Published online by Cambridge University Press: 26 February 2011
Stacking multiple device strata can improve system performance of a microprocessor (μP) by reducing interconnect length. This enables latency improvement, power reduction, and improved memory bandwidth. In this paper we review some of our recent design analysis and process results which quantitatively show the benefits of stacking applied to μPs.
We report on two applications for stacking which take advantage of reduced wire length- “logic+logic” stacking and “logic+memory” stacking. In addition to optimizing minimum wire length, we considered carefully the thermal ramifications of the new designs. For the logic+memory application, we considered the case of reducing off-die wiring by stacking a DRAM cache (32 to 64MB) onto a high performance μP. Simulations showed 3x reduced off-die bandwidth, Cycles Per Memory Access (CPMA) reduction of 13%, and a 66% average bus power reduction. For logic+logic applications, we considered a high performance μP where the unit blocks were repartitioned into two strata. For this case, simulations showed that stacking can simultaneously reduce power by 15% while increasing performance by 15% with a minor 14° C increase in peak temperature compared to the planar design. Using voltage scaling, this translates to 34% power reduction and 8% performance improvement with no temperature increase. We found that these results can be further improved by a secondary splitting of the individual blocks. As an example, we split a 32KB first level data cache resulting in 25% power reduction, 10% latency reduction, and 20% area reduction.

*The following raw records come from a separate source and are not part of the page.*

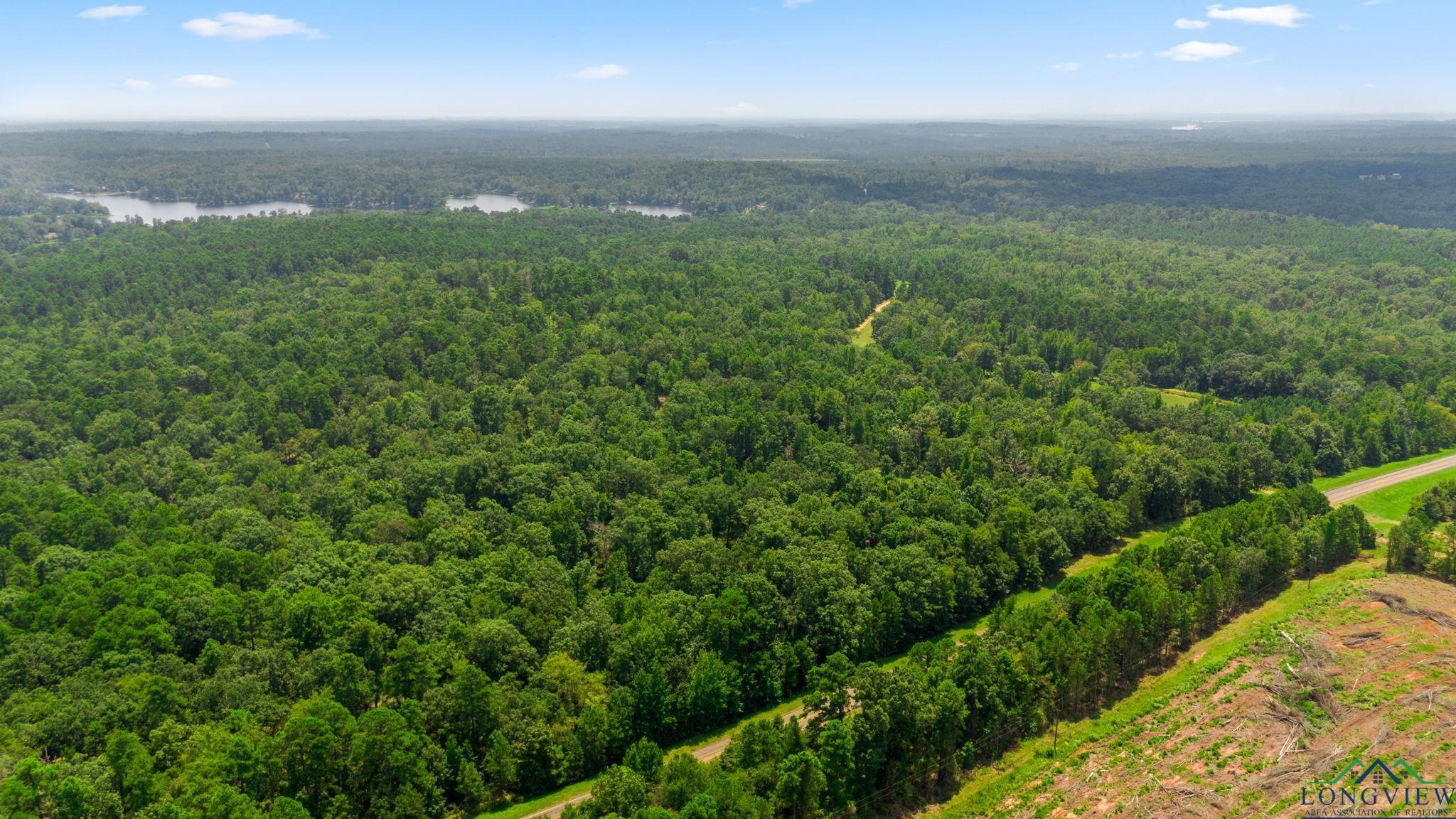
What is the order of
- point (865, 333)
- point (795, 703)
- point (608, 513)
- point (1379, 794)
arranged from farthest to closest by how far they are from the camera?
1. point (865, 333)
2. point (608, 513)
3. point (795, 703)
4. point (1379, 794)

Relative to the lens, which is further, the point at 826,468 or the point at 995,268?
the point at 995,268

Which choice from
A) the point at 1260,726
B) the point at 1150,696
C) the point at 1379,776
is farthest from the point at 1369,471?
the point at 1379,776

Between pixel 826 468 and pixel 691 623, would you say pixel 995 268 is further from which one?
pixel 691 623

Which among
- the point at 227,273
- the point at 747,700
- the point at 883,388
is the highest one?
the point at 227,273

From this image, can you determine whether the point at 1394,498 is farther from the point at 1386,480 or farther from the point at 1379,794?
the point at 1379,794

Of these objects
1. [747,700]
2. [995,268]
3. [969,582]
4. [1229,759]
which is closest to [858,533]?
[969,582]

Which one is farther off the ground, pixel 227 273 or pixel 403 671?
pixel 227 273
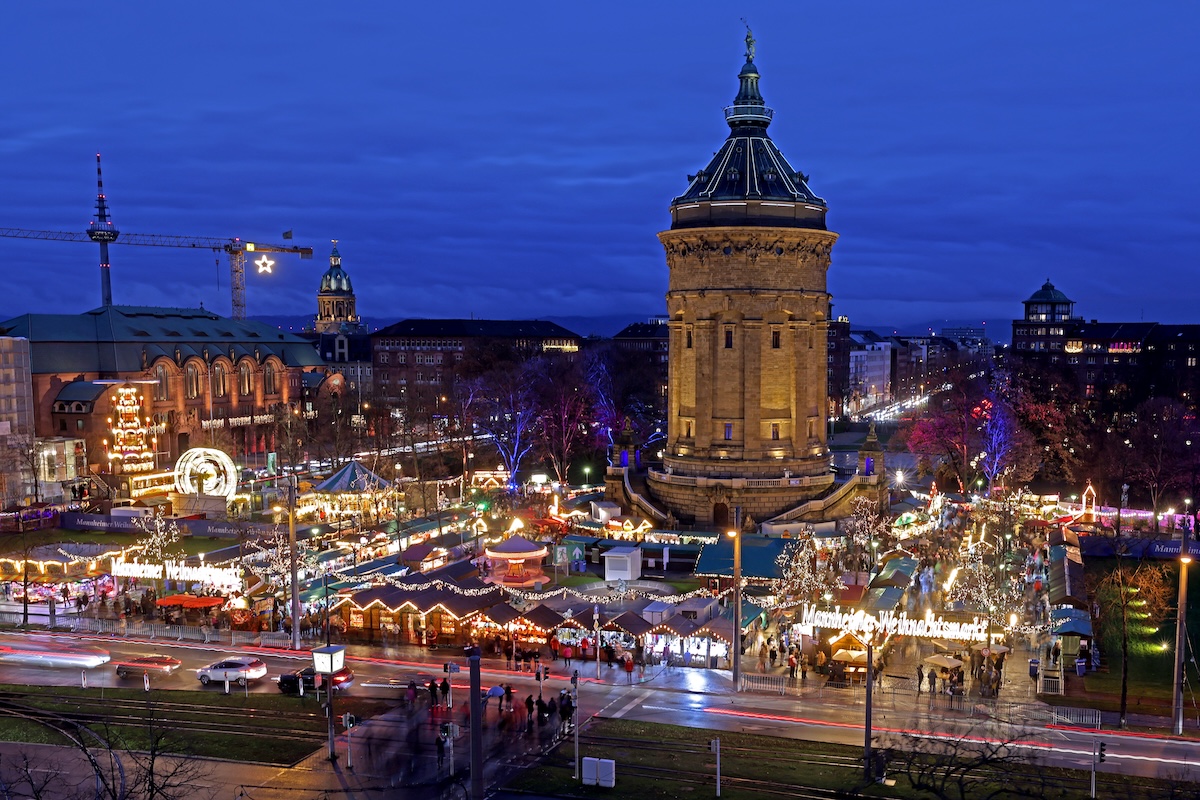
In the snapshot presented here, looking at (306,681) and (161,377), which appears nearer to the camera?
(306,681)

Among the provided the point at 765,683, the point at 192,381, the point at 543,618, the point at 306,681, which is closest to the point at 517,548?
the point at 543,618

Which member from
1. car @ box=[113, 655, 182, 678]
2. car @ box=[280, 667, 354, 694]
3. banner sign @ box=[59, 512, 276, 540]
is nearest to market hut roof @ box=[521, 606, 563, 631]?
car @ box=[280, 667, 354, 694]

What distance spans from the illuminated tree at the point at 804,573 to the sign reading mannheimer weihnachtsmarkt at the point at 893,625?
4537 millimetres

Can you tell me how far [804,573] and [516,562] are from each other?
46.5 ft

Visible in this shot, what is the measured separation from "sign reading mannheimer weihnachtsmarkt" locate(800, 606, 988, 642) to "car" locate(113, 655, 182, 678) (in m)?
24.1

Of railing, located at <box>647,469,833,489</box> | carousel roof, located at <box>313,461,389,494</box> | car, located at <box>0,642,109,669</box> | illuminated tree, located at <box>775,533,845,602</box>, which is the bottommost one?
car, located at <box>0,642,109,669</box>

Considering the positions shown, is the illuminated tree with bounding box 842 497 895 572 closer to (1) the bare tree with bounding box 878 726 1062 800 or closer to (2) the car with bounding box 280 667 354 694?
(1) the bare tree with bounding box 878 726 1062 800

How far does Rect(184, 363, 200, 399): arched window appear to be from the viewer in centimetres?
10675

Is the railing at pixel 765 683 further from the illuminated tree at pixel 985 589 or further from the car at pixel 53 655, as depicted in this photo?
the car at pixel 53 655

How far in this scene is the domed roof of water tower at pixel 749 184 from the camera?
64.0 meters

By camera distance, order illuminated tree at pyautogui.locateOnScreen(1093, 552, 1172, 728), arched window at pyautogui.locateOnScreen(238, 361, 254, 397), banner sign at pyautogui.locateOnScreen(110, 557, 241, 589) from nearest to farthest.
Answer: illuminated tree at pyautogui.locateOnScreen(1093, 552, 1172, 728) < banner sign at pyautogui.locateOnScreen(110, 557, 241, 589) < arched window at pyautogui.locateOnScreen(238, 361, 254, 397)

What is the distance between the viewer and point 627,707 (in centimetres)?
3588

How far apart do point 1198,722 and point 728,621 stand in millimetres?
15934

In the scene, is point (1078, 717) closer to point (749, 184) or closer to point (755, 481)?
point (755, 481)
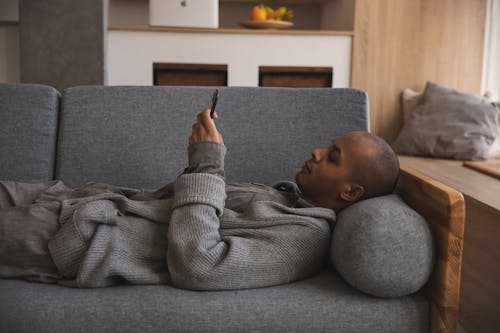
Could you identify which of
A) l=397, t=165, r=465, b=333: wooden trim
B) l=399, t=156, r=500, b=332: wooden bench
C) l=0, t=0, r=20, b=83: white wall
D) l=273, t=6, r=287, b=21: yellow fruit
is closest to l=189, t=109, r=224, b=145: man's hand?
l=397, t=165, r=465, b=333: wooden trim

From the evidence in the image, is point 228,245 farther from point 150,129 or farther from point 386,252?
point 150,129

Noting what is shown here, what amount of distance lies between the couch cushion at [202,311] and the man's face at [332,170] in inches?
12.6

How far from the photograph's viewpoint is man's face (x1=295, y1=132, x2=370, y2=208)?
1477mm

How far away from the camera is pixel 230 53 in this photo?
3.53 meters

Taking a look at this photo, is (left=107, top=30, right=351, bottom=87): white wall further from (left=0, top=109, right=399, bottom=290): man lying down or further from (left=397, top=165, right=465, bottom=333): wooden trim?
(left=397, top=165, right=465, bottom=333): wooden trim

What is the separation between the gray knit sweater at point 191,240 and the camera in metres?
1.25

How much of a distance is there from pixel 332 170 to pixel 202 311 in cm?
51

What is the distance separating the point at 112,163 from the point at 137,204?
487mm

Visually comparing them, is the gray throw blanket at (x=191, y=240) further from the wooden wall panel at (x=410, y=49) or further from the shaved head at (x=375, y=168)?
the wooden wall panel at (x=410, y=49)

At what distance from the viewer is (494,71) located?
12.0 feet

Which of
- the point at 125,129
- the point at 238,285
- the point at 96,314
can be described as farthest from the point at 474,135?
the point at 96,314

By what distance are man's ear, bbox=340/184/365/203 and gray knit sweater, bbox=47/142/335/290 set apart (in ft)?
0.30

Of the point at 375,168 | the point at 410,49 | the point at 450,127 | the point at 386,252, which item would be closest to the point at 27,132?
the point at 375,168

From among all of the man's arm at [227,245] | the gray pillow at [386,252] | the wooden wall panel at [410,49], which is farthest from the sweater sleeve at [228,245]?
the wooden wall panel at [410,49]
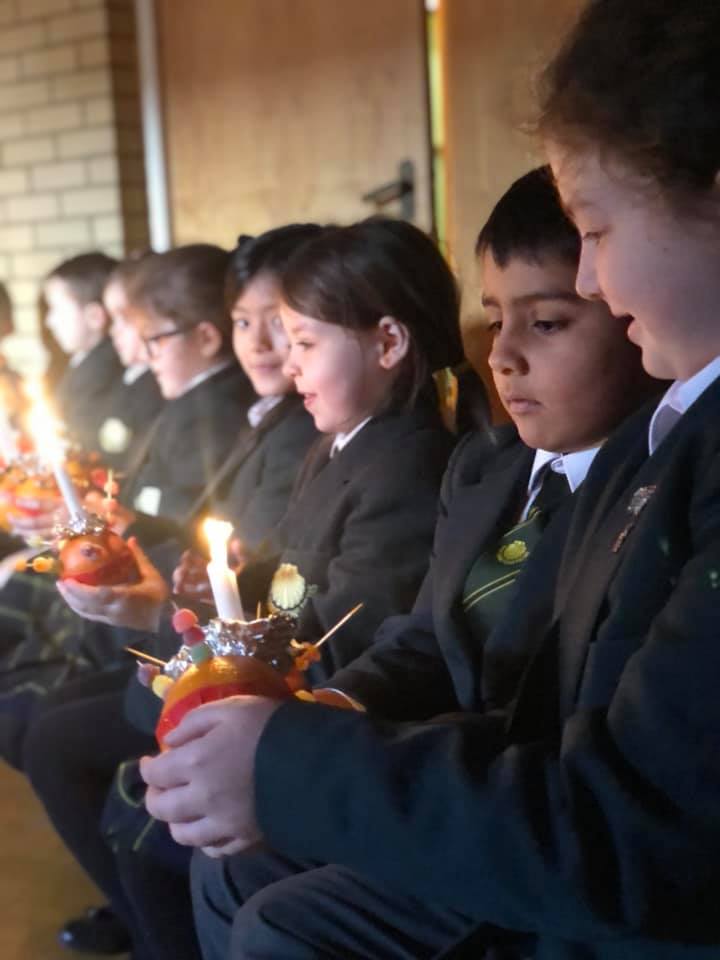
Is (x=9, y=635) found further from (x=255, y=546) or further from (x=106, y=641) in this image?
(x=255, y=546)

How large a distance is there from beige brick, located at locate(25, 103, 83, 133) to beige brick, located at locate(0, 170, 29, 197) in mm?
163

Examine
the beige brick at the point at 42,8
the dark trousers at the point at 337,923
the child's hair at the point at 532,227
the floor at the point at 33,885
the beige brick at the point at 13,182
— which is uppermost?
the beige brick at the point at 42,8

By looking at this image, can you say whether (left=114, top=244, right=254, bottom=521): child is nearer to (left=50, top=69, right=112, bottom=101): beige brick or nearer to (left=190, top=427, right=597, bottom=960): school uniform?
(left=190, top=427, right=597, bottom=960): school uniform

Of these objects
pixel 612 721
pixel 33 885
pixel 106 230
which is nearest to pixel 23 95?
pixel 106 230

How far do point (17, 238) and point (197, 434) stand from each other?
6.36 ft

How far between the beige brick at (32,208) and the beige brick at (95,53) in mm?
469

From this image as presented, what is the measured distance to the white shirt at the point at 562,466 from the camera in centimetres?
116

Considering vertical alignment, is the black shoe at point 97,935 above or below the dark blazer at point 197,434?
below

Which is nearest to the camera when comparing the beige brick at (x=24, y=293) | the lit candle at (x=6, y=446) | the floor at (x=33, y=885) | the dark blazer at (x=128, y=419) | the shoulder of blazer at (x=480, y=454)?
the shoulder of blazer at (x=480, y=454)

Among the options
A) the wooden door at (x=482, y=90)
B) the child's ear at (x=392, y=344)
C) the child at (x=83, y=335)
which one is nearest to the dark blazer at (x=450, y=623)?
the child's ear at (x=392, y=344)

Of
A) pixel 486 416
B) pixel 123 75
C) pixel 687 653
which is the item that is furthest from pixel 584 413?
pixel 123 75

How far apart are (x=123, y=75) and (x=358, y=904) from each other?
3.05m

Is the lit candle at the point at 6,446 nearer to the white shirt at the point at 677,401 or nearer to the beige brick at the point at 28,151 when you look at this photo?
the white shirt at the point at 677,401

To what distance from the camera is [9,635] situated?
2.16 metres
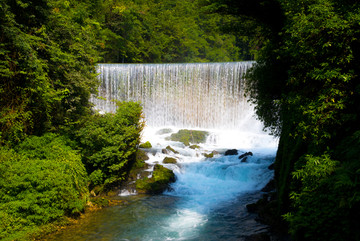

We also discuss the fabrication of stacked structures with two complimentary process flows. In one case, we developed a 300mm wafer stacking process using Cu-Cu bonding, wafer thinning, and through-silicon vias (TSVs). This technology provides reliable bonding with non-detectable bonding-interface resistance and inter-strata via pitch below 8μm. We investigated the impact of this wafer stacking process to the transistor and interconnect layers built using a 65nm strained-Si/Cu-Low-K process technology and found no impact to either discrete N- and P-MOS devices or to thin 4Mb SRAMs. We verified fully functional SRAMs on thinned wafers with thicknesses down to 5μm. Although wafer stacking leads itself well to tight-pitch same-die-size stacking, die stacking enables integration of different size dies and includes opportunity to improve yield by stacking known good dies. We demonstrated a die stack process flow with 75μm thinned die, TSV, and inter-strata via pitch below 100μm. We also found negligible impact to transistors using this process flow. Multiple stacks of up to seven 75μm thin dies with TSVs were fabricated and tested. Prospects for high volume integration of 3D into μPs are discussed.